Specificity of thermal stability and reactivity of two-dimensional layered Cu-Fe sulfide - Mg-based hydroxide compounds (valleriites)

We recently synthesized prospective new materials composed of alternating quasi-atomic sheets of brucite-type hydroxide (Mg,Fe)(OH)2 and CuFe1-xS2 sulfide (valleriites). Herein, their thermal behavior important for many potential applications has been studied in inert (Ar) and oxidative (20% O2) atmosphere using TG and DSC analysis and characterization with XRD, XPS, SEM and EDX. In Ar media, the processes are determined by dehydroxylation of the hydroxide layers forming MgO, with the temperature of the major endothermic maximum of the mass loss at 413 °C. Sulfide sheets start to degrade below 500 °C and melt nearby 800 °C, with bornite, chalcopyrite and troilite specified as the final products. In oxidative atmosphere, the exothermic reactions with the mass increase peaked at 345 and 495 °C correspond to a partial and major oxidation of Cu-Fe sulfide layers, respectively. Sulfur oxides captured in magnesium hydroxide layers to form MgSO4 compromised the layer integrity and promoted oxidation of the sulfide entities.
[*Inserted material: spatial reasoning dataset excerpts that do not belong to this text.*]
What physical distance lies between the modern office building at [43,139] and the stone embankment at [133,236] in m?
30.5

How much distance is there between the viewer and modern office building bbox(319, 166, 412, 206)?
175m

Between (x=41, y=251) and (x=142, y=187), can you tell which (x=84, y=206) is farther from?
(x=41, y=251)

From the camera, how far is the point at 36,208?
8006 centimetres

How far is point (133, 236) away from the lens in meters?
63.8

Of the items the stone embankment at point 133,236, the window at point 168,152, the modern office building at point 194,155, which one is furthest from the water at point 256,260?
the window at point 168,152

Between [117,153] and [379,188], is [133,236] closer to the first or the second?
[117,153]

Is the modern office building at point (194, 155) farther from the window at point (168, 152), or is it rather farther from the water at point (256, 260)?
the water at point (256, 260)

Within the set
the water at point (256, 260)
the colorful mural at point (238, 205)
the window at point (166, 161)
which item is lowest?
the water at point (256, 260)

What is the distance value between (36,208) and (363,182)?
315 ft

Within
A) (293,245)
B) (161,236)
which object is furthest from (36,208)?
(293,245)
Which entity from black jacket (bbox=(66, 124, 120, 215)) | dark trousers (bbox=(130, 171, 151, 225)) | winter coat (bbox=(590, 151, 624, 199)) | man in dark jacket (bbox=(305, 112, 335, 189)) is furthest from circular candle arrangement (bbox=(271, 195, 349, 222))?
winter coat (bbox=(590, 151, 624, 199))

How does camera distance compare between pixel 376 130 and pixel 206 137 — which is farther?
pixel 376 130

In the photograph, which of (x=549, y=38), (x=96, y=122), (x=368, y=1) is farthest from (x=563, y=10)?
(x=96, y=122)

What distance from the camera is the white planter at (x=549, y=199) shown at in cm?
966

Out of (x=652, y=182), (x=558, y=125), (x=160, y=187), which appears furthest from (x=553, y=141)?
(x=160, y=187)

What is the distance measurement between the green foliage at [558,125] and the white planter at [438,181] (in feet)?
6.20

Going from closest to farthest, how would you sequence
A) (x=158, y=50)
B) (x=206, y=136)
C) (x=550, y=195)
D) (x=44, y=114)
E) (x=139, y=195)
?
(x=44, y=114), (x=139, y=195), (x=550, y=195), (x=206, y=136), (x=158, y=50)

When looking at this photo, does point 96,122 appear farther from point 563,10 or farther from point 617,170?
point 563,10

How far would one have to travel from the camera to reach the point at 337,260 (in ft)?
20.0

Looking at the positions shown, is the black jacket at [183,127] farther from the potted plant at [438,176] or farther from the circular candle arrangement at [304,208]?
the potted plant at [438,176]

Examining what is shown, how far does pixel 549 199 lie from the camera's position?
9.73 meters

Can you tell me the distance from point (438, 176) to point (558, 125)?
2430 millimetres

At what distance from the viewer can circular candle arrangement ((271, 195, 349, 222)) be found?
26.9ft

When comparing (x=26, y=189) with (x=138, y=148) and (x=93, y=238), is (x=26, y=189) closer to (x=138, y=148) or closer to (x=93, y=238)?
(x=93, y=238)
The final products contained also minor MgO, Cu2MgO3, Fe3O4 and MgFe2O4 phases. Samples doped with Al, which decreases the content of Fe in hydroxide layers, show notably impeded decay of valleriite in argon but facilitated oxidation of Cu-Fe sulfides, while the impact of Li (it slightly increases the number of the Fe-OH sites) was less expressed. The mutual stabilization of the 2D hydroxide and sulfide layers upon heating in inert atmosphere but not in oxygen as compared with bulk brucite and chalcopyrite was suggested to explain by high thermal resistance across the stacked incommensurate sheets, which slows down the endothermic reactions and accelerates the exothermic oxidation; the high number of Fe atoms in the hydroxide sheets are expected to promote the phonon exchange and heat transfer between the layers.